____ Stored records

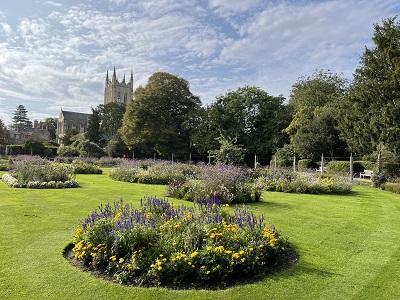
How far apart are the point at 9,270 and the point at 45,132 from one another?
3835 inches

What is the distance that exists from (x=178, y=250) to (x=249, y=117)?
35.5 m

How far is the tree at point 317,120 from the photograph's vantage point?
28.4 metres

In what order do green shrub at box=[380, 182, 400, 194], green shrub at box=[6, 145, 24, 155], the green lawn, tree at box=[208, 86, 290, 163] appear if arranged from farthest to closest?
green shrub at box=[6, 145, 24, 155], tree at box=[208, 86, 290, 163], green shrub at box=[380, 182, 400, 194], the green lawn

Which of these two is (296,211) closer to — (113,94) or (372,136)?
(372,136)

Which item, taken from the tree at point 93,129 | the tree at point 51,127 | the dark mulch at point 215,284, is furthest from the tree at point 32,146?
the tree at point 51,127

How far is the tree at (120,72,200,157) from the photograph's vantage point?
129 ft

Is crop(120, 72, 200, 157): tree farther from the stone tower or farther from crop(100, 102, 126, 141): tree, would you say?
the stone tower

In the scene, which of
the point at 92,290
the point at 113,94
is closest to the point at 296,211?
the point at 92,290

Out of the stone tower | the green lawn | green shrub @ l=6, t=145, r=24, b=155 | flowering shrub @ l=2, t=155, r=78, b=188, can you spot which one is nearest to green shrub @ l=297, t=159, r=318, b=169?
the green lawn

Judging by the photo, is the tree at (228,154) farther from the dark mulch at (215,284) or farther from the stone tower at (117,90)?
the stone tower at (117,90)

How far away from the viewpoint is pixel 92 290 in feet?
12.2

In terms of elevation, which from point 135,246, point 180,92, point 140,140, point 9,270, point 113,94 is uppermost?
point 113,94

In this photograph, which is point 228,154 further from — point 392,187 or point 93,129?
point 93,129

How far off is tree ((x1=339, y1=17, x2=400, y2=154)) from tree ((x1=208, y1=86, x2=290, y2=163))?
42.4 ft
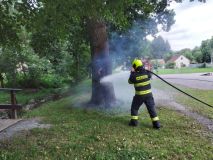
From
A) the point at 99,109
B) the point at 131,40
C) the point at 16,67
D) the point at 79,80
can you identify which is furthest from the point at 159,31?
the point at 99,109

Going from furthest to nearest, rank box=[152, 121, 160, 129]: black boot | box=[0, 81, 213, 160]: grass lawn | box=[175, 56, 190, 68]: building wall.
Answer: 1. box=[175, 56, 190, 68]: building wall
2. box=[152, 121, 160, 129]: black boot
3. box=[0, 81, 213, 160]: grass lawn

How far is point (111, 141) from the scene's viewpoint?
25.4 ft

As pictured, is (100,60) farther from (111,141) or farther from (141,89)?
(111,141)

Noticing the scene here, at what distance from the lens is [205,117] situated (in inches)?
411

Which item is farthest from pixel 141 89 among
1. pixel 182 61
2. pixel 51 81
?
pixel 182 61

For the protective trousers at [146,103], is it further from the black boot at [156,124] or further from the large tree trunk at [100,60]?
the large tree trunk at [100,60]

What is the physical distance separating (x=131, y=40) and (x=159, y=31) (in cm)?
239

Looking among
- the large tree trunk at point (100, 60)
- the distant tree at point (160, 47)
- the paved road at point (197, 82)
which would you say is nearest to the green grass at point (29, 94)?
the large tree trunk at point (100, 60)

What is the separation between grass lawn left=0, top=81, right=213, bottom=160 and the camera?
699 cm

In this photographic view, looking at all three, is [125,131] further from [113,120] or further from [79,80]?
[79,80]

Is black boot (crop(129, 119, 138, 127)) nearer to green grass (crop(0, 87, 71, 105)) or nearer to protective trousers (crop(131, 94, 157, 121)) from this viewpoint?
protective trousers (crop(131, 94, 157, 121))

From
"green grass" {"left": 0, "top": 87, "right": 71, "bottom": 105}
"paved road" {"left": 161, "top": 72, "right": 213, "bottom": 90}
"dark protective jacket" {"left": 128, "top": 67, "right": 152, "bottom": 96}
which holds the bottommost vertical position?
"paved road" {"left": 161, "top": 72, "right": 213, "bottom": 90}

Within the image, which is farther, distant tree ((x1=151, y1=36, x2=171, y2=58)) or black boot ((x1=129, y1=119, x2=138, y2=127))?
distant tree ((x1=151, y1=36, x2=171, y2=58))

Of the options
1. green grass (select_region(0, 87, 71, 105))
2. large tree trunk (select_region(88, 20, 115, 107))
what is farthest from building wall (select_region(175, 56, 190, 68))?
large tree trunk (select_region(88, 20, 115, 107))
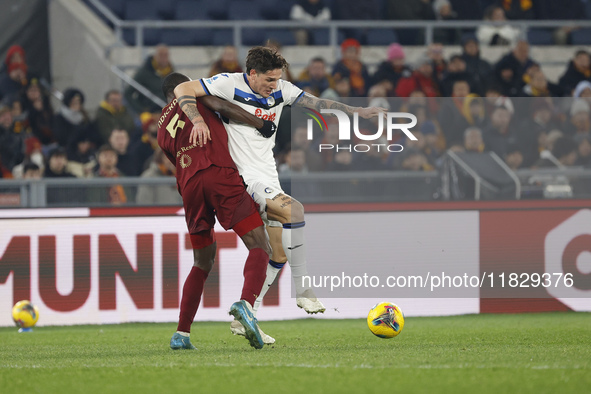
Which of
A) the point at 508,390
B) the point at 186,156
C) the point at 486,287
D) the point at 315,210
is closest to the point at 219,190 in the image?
the point at 186,156

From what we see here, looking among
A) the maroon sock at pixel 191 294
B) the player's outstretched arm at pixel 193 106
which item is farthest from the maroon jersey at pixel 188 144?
the maroon sock at pixel 191 294

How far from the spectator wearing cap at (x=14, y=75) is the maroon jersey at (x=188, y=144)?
678 centimetres

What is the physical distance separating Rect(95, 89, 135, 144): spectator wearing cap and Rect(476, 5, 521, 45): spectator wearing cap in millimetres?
6343

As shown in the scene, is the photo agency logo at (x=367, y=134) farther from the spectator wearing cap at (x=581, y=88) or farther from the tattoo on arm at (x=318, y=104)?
the spectator wearing cap at (x=581, y=88)

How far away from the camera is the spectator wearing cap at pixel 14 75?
12.9 metres

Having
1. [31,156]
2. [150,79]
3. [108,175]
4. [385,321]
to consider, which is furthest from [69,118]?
[385,321]

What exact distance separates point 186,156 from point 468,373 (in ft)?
8.93

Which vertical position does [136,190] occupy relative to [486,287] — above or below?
above

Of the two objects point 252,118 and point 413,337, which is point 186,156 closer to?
point 252,118

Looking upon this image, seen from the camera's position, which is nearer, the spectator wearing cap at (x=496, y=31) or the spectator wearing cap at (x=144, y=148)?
the spectator wearing cap at (x=144, y=148)

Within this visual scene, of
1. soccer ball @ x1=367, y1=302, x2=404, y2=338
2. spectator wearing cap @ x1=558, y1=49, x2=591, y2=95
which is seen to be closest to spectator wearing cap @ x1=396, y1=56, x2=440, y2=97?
spectator wearing cap @ x1=558, y1=49, x2=591, y2=95

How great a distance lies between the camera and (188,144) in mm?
6543

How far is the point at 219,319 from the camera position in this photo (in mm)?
9734

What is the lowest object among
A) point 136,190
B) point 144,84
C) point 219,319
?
point 219,319
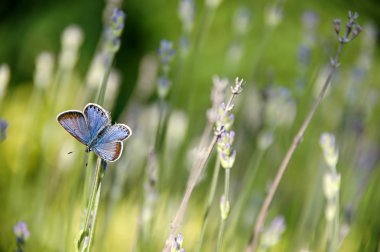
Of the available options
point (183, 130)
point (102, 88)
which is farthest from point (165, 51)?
point (183, 130)

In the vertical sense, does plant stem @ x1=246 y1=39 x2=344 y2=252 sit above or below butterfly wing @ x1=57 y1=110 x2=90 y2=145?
above

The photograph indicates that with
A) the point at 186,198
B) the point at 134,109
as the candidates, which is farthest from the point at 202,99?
the point at 186,198

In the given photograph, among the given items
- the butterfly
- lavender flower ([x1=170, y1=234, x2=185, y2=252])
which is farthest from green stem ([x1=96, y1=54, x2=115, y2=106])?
lavender flower ([x1=170, y1=234, x2=185, y2=252])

________

→ **Problem requirements**:
Each line from the one containing "Within this visual scene, of" through the last line of the entries above is to be extracted exactly. Pictures are not part of the copy.

→ **Problem solution**:
Within this visual scene, of
1. soccer ball @ x1=367, y1=302, x2=404, y2=338
2. spectator wearing cap @ x1=558, y1=49, x2=591, y2=95
which is seen to be closest to spectator wearing cap @ x1=396, y1=56, x2=440, y2=97?
spectator wearing cap @ x1=558, y1=49, x2=591, y2=95

How great a distance lies between the camera and (188,144) in mm?
6543

How far is the point at 219,319 from the camera position in this photo (in mm)?
9734

What is the lowest object among
A) point 136,190
B) point 144,84
C) point 219,319
?
point 219,319
Of the available options
point (183, 130)
point (102, 88)
which is farthest from point (165, 51)?
point (183, 130)

In the vertical sense, does plant stem @ x1=246 y1=39 x2=344 y2=252 sit above or below butterfly wing @ x1=57 y1=110 x2=90 y2=145?
above

The photograph indicates that with
A) the point at 186,198
B) the point at 134,109
as the candidates, which is farthest from the point at 202,99?
the point at 186,198

In the given photograph, among the given items
- the butterfly
- lavender flower ([x1=170, y1=234, x2=185, y2=252])
which is farthest from green stem ([x1=96, y1=54, x2=115, y2=106])?
lavender flower ([x1=170, y1=234, x2=185, y2=252])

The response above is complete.